» To be done:
(A) Return everything from "About Mathematicians (1960-1969)" down to "Stone, cca 1960)" in the quotations about mathematicians, copied word for word.
(B) Using the quotations about mathematicians, say whether each statement agrees with them, answering yes or no and quoting the words that decide it: (i) Marshall Stone calls the construction of mathematical models an exercise in axiomatics. (ii) Eugene P Wigner says our experience suggests introducing complex numbers. (iii) In the longer André Weil quotation, the treatise's cold beauty still has the power to move us.

29 March 2020

About Mathematicians (1960-1969)

"As every mathematician knows, nothing is more fruitful than these obscure analogies, these indistinct reflections of one theory into another, these furtive caresses, these inexplicable disagreements; also nothing gives the researcher greater pleasure." (André Weil, "De la Métaphysique aux Mathématiques", 1960)

"In fact, the construction of mathematical models for various fragments of the real world, which is the most essential business of the applied mathematician, is nothing but an exercise in axiomatics." (Marshall Stone, cca 1960)

"Nothing in our experience suggests the introduction of [complex numbers]. Indeed, if a mathematician is asked to justify his interest in complex numbers, he will point, with some indignation, to the many beautiful theorems in the theory of equations, of power series, and of analytic functions in general, which owe their origin to the introduction of complex numbers. The mathematician is not willing to give up his interest in these most beautiful accomplishments of his genius." (Eugene P Wigner, “The Unreasonable Effectiveness of Mathematics in the Natural Sciences”, Communications in Pure and Applied Mathematics 13 (1), 1960)

"Nothing is more fruitful - all mathematicians know it - than those obscure analogies, those disturbing reflections of one theory on another; those furtive caresses, those inexplicable discords; nothing also gives more pleasure to the researcher. The day comes when this illusion dissolves: the presentiment turns into certainty; the yoked theories reveal their common source before disappearing. As the Gita teaches, one achieves knowledge and indifference at the same time. Metaphysics has become Mathematics, ready to form the material of some treatise whose cold beauty has lost the power to move us." (André Weil, "De la métaphysique aux mathématiques", 1960)

» Entries supplied:
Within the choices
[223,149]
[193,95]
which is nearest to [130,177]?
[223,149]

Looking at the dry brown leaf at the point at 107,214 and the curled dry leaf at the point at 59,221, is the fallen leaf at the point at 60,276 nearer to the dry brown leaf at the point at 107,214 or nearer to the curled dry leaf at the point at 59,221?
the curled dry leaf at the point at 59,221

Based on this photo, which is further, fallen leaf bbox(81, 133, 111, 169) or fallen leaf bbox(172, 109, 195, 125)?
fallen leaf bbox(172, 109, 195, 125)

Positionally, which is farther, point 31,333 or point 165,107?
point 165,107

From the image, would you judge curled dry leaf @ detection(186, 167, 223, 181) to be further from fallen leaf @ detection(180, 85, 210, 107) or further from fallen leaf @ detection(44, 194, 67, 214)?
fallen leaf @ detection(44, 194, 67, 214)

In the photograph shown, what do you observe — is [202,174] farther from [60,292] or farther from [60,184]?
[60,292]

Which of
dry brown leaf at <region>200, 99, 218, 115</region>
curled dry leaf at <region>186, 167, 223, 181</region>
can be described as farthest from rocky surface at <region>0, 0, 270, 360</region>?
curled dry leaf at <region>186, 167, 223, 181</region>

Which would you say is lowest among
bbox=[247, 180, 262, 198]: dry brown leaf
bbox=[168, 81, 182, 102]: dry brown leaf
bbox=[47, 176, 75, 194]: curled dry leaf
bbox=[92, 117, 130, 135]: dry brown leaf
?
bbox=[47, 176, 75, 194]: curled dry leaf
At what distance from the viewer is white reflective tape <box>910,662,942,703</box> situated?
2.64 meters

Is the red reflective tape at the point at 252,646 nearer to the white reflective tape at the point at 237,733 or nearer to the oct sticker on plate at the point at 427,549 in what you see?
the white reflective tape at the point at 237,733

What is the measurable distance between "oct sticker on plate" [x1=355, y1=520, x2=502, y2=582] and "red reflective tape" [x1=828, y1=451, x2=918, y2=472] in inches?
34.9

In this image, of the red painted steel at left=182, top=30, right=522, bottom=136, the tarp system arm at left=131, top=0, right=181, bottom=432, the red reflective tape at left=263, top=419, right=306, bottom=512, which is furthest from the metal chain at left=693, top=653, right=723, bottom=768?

» Exercise results:
(A)
About Mathematicians (1960-1969)

"As every mathematician knows, nothing is more fruitful than these obscure analogies, these indistinct reflections of one theory into another, these furtive caresses, these inexplicable disagreements; also nothing gives the researcher greater pleasure." (André Weil, "De la Métaphysique aux Mathématiques", 1960)

"In fact, the construction of mathematical models for various fragments of the real world, which is the most essential business of the applied mathematician, is nothing but an exercise in axiomatics." (Marshall Stone, cca 1960)

(B)
(i) Yes: "is nothing but an exercise in axiomatics."
(ii) No: "Nothing in our experience suggests the introduction of [complex numbers]."
(iii) No: "whose cold beauty has lost the power to move us."